*PAGE EXTRACT*:

━━━━━━━━━━━━━━━━

Main

The characterization of organelles—their structure, function and composition—dates back to the dawn of cell biology, and subcellular fractionation has been an inextricable part of this process. Indeed, the discovery in 1955 of the lysosome by Christian de Duve and colleagues came out of studies on the subcellular distribution of enzyme activity. Today, coupled with the sophisticated tools of quantitative proteomics, this effort carries on with renewed fervor. "As cell biologists, we've got to know the identities of the organelles we study. We've got to put it all together," says John Bergeron of McGill University, one principal author of a recent paper describing the use of tandem mass spectrometry (LC-MS/MS) to generate a proteomic map of the rough and smooth endoplasmic reticulum (ER) and the Golgi apparatus.

━━━━━━━━━━━━━━━━

*RECORDS SUPPLIED*:

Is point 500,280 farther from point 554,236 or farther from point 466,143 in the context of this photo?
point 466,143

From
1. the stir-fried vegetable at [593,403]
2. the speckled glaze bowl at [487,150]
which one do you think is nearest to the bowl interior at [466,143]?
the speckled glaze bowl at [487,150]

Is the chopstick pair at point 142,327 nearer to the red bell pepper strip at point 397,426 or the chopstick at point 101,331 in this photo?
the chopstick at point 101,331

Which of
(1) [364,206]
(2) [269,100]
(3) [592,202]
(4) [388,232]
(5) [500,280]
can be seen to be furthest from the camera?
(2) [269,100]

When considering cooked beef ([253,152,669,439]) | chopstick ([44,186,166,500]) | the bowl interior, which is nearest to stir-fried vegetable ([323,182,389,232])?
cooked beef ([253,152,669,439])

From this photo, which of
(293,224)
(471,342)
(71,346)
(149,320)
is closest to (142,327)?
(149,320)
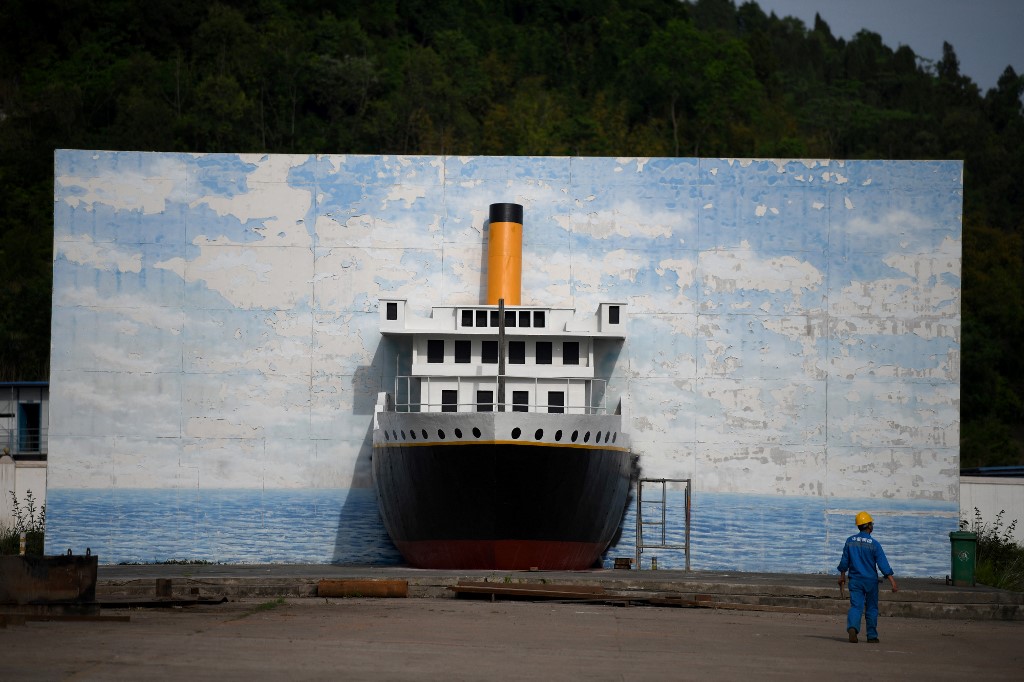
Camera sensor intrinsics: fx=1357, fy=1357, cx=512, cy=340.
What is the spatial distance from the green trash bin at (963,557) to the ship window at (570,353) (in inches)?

━━━━━━━━━━━━━━━━

*PROBLEM REQUIREMENTS*:
Answer from the text on organelle characterization:
(a) In what year was the lysosome discovered?
(b) At which university is John Bergeron?
(c) Which organelles does the proteomic map in the recent paper cover?

*TASK SOLUTION*:
(a) 1955
(b) McGill University
(c) The rough and smooth endoplasmic reticulum (ER) and the Golgi apparatus